Hypothenar hammer syndrome (HHS) is a vascular occlusion in humans in the region of the ulna. It is caused by repetitive trauma to the hand or wrist (such as that caused by the use of a hammer) by the vulnerable portion of the ulnar artery as it passes over the hamate bone, which may result in thrombosis, irregularity or aneurysm formation.
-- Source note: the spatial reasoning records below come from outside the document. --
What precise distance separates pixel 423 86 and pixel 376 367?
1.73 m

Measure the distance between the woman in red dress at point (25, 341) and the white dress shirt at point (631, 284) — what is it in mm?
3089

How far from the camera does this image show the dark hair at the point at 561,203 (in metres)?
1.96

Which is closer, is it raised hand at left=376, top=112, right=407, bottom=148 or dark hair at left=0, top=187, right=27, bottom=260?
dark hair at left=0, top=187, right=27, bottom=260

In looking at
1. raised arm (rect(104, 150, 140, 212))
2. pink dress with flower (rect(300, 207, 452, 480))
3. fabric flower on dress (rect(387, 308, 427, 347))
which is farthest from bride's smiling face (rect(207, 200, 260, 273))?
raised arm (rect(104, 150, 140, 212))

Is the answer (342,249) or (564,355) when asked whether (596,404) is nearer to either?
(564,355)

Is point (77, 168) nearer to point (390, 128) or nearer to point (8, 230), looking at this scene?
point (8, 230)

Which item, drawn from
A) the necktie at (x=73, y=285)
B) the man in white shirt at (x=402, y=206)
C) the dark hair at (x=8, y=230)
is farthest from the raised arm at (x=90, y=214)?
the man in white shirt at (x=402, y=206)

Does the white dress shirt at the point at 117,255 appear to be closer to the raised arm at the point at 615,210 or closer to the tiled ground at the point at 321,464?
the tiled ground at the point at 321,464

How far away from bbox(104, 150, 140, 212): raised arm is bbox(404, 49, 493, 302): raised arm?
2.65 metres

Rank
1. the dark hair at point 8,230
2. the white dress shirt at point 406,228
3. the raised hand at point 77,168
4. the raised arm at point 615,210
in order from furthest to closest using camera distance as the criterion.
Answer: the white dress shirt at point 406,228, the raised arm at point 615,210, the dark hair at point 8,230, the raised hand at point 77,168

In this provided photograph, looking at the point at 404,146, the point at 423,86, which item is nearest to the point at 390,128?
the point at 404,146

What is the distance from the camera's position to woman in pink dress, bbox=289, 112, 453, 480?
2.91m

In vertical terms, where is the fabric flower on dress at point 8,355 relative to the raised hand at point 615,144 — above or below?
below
HHS is a potentially curable cause of Raynaud's syndrome, distinct from hand–arm vibration syndrome.

Cause

Diagnosis
A physical examination of the hand may show discoloration (blanching, mottling, and/ or cyanosis; gangrene  may be present in advanced cases), unusual tenderness/ a callous over the hypothenar eminence, and fingertip ulcerations and splinter hemorrhages over ulnar digits; if an aneurysm is present, there may also be a pulsatile mass.  Allen's test will be positive if an occlusion is present and negative if an aneurysm is present.  An angiogram may show a "corkscrew" ulnar artery or an occlusion or aneurysm at the hook of the hamate.

Treatment
Noninvasive treatments have an 80% success rate; Example: switch jobs, stop smoking, regular finger exercise, surgical options exist for other instances.

Epidemiology
HHS, though rare, occurs much more frequently in men than in women (9:1) and principally affects those in their 40s and 50s.